1. Query expresses the result it produces, not the method that was used to obtain it. Semantic vs implementation. It may be a pain to write, but it will be easier to read later.

2. DBA could add/drop indexes on the fly to tune performance of a live system without making any changes to the application code. And being 100% certain he is not changing the semantics of what's going on.

As others noted, if you must you can use query hints for force particular index to be used for a particular operation. MSSQL also allows to pin down a query plan you like for a given query so that it doesn't drift away later due to environment changes.

I agree it is sometimes a pain to force SQL to use the index you wanted it to use.

2 comments

I’ve never worked anywhere where I had to worry about DBAs running around dropping indexes. The main reasons not to build an index are usually storage and write overhead. Every index a table has means you have to do another write operation on every insert, which can really start to add up.

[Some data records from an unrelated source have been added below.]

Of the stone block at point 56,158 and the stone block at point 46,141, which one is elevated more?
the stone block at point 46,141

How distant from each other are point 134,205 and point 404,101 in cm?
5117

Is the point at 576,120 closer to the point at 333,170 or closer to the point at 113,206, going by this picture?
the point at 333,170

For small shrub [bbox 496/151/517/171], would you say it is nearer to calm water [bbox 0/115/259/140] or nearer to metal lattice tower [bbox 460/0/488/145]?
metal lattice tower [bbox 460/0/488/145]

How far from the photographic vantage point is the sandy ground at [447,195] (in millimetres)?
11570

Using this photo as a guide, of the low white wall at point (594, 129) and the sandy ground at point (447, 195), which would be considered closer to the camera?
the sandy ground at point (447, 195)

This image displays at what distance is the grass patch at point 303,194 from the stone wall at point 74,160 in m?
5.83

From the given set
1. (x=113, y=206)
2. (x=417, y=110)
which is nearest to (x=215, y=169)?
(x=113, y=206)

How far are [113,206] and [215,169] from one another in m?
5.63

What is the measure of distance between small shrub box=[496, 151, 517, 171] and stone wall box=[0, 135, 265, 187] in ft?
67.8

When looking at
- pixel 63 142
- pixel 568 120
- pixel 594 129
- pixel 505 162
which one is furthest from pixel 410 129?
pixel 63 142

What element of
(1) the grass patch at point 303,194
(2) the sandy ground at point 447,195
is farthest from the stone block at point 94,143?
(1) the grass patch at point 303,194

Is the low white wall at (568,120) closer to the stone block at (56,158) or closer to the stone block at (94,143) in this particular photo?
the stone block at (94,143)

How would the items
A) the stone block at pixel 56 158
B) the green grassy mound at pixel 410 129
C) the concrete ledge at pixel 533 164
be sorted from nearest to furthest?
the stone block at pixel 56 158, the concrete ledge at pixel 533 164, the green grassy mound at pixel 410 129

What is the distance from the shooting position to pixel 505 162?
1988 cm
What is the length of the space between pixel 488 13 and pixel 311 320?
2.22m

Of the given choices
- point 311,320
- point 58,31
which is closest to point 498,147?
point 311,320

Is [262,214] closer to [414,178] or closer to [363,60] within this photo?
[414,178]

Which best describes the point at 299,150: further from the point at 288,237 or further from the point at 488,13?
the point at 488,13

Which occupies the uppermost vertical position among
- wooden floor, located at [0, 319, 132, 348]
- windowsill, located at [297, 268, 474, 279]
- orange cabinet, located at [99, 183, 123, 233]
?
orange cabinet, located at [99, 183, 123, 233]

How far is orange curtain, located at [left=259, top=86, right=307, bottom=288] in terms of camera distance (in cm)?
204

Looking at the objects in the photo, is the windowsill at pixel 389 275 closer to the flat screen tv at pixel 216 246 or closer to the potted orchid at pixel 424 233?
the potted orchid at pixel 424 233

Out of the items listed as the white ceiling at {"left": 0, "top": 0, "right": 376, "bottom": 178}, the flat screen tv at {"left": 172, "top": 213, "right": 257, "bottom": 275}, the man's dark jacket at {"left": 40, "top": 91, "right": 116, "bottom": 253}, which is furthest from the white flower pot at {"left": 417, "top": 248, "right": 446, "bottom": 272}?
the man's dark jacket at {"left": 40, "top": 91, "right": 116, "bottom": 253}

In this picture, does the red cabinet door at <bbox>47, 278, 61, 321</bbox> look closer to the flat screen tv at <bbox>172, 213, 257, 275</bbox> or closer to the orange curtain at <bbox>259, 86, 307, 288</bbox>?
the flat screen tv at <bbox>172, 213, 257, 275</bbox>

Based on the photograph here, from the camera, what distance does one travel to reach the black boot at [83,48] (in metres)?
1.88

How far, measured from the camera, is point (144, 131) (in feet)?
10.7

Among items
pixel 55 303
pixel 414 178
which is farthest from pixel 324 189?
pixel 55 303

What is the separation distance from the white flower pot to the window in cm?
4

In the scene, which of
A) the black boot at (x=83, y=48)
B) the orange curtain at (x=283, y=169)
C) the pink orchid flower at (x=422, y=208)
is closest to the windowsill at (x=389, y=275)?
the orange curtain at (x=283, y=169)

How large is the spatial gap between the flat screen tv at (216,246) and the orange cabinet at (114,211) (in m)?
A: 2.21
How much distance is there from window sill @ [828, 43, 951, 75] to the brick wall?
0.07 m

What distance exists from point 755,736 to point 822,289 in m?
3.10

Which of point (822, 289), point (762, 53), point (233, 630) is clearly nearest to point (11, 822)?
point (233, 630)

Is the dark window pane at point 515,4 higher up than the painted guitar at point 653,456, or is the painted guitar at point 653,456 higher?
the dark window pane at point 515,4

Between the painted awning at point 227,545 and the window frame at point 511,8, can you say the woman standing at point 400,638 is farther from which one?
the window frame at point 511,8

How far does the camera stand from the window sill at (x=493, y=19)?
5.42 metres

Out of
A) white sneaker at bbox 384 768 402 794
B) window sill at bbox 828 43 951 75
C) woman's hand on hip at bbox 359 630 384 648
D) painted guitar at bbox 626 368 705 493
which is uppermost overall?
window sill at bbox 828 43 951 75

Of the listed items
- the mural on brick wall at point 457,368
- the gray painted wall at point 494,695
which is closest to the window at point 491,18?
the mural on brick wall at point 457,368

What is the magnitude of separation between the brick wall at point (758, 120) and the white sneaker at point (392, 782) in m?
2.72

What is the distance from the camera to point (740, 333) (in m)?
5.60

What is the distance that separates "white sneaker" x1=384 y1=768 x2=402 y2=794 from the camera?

They can also add significant overhead to any migration operation that happens to require an index rebuild.

In my experience, the most common reason for an optimizer choosing not to use an existing index, is out of date statistics. For those who aren’t aware, the database collects table statistics for things like cardinality, number of distinct values, etc... This is the information the optimizer uses when it’s building a plan. If they get out of date the optimizer will start to come up with nonsense plans. Even worse, if your stats get too out of date, you can become scared to update them, because a new set of stats can potentially change the plans built for every single query in ways that are hard to predict.

As others have stated, you can put index hints directly into your queries, but this should be avoided as they’re hard to maintain. Most ‘enterprise’ RBDMS also have some form of plan management, but this should be avoided even more, as managed plans permanently bypass the optimizer, which is even harder to maintain.

So, the way I think this should work is that there should be a way of addressing the table sources in a query from an application that has them parsed, and then externally (i.e., in the application) provide planning hints to the compiler.

Something like (in some terrible pseudocode):

    q = parse_query("...");
    q.hint(FIRST_TABLE, "a");
    q.hint(INDEX, "b", "b_idx1");
    c = q.compile();
    r = c.run(...);